Images shown in the Lunar Melt project come from the Narrow Angle Camera (NAC) which is part of the Lunar Reconnaissance Orbiter (LRO) Camera (which is actually three cameras, 2 Narrow Angle Cameras and 1 Wide Angle Camera). We can’t explain why the LRO Camera (LROC) is actually three cameras, but we can explain just how amazing the NAC data happens to be.
LRO has been orbiting the Moon since 2009. Its current orbit keeps it between 20km (12mi) and 165 km (103mi) above the Lunar surface. The mission’s low altitude and high-resolution cameras work together to allow images so detailed that a basketball player lying on the surface of the Moon with their arms spread out would appear as a tiny blob. Put into numbers, each pixel in the best NAC images is about 0.5 m (or about 1.5 feet) across. (When the LRO is higher up, the pixels are more like 2m across, which would make that basketball player just over 1 pixel in size.)
The LRO is a PI-led mission, led by Mark Robinson from Arizona State University and also the company Intuitive Machines.
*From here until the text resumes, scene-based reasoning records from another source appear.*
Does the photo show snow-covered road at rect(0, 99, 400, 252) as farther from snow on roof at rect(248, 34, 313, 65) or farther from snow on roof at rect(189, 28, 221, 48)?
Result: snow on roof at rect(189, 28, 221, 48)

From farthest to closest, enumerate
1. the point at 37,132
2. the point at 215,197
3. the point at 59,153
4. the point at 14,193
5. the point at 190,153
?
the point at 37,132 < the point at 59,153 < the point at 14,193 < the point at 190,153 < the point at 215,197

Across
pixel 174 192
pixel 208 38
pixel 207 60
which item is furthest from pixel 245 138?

Spacecraft development took place at NASA Goddard Space Flight Center. Today, you can access all the mission’s data and learn about its current activities on the project website. They even have a data exploration tool, QuickMap, that will let you look at different images taken over time. LRO’s data are regularly used to monitor the Moon for impacts, study potential mission landing sites, and check out the health and well-being of spacecraft that have landed (or impacted) on the Moon.
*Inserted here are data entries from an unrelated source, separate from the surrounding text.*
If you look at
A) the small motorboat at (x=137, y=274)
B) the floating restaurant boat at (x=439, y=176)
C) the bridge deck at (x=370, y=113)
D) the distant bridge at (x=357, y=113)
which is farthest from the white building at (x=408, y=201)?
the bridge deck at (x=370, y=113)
In this project, you’ll mostly see images with the sunlight coming in at an angle that creates dramatic shadows. When the Sun is straight overhead on the Moon, it is easy to see how different regions are made of different colored images (left image below), but some craters will completely disappear. When the sun sinks toward the horizon, shadows cause otherwise invisible craters to pop into view. Over time, LRO has captured regions of the entire moon that show its surface illuminated in many different ways.